--- SOURCE EXTRACT ---
Representative staining undertaken on sections from cHL biopsies. Nuclear localization of the EBERs in neoplastic cells by ISH (a). Membranous and cytoplasmic localization of LMP1 in neoplastic cells by IHC (b). Membranous and cytoplasmic staining of PD1 in the microenvironment by IHC (c). Membranous and cytoplasmic localization of PDL1 in neoplastic cells (d) and in the microenvironment (d and e). Amplification of PDL1 gene in the nucleus of tumor cells by FISH (f)
Upregulation of PD1 expression on tumor-infiltrating lymphocytes in different types of cancers leads to an exhausted phenotype [5]. Furthermore, this upregulation was characterized in models of chronic viral infection [11]. Therefore, PD1 cell count was compared in EBV-associated versus EBV-non-associated pediatric cHL, but no difference was observed in PD1 + cell count between EBV + and EBV − cases (p > 0.05, Mann–Whitney test) (Fig. 1c). In addition, PD1 expression was compared between children younger and older than 10 years old, since we observed age differences in pediatric cHL cases [27]. However, no significant differences were found in PD1 + cell numbers between both age groups (p > 0.05, Mann–Whitney test) (Fig. 2). IL10 and TGFβ are inhibitory cytokines that suppress the function of effector T cells [4]. To confirm if those cytokines could drive T cells into an exhausted phenotype, PD1 expression was correlated with each of them in a subset of 43 pediatric cHL patients. Median IL10 and TGFβ-positive cell counts in relation to EBV presence and age groups are detailed in supplementary Table 2, while survival analysis with both cytokine expression is presented in supplementary Fig. 1. Neither IL10 nor TGFβ is statistically associated with survival (p > 0.05, log-rank test). In the whole series, neither IL10 nor TGFβ displayed a significant correlation with PD1 + cell numbers (p > 0.05, Spearman correlation test). However, in EBV + cases, PD1 + cells showed a significant positive correlation with the IL10 + ones (r = 0.4257, p = 0.0239, Spearman correlation test). In line with this, in patients younger than 10 years old, most EBV-associated cases, a statistical positive correlation was demonstrated between IL10 + and PD1 + cells (r = 0.5866, p = 0.0065, Spearman correlation test). In contrast, TGFβ + cells only revealed a positive correlation with the PD1 + ones in EBV − cases (r = 0.8434, p = 0.0085, Spearman correlation test).
--- EXERCISE DATA ---
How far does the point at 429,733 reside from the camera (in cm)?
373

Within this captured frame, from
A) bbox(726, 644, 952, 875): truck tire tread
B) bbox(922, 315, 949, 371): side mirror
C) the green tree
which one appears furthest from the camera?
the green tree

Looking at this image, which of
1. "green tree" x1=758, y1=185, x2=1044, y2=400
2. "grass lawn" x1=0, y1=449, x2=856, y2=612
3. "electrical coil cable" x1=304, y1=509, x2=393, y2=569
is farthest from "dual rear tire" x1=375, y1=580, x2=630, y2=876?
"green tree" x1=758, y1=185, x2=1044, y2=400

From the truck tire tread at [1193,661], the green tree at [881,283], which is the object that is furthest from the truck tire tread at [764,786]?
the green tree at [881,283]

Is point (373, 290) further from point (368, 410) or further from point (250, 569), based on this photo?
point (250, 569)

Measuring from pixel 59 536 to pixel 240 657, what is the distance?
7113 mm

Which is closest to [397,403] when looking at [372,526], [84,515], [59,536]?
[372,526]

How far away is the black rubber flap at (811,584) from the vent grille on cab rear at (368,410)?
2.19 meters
---
## WHAT NEEDS TO BE DONE
According to the cHL passage, in which cases did TGFβ + cells show a positive correlation with PD1 + cells? The entries have no connection to the cHL passage.

## ANSWER TO THE EXERCISE
Only in EBV − cases (r = 0.8434, p = 0.0085, Spearman correlation test).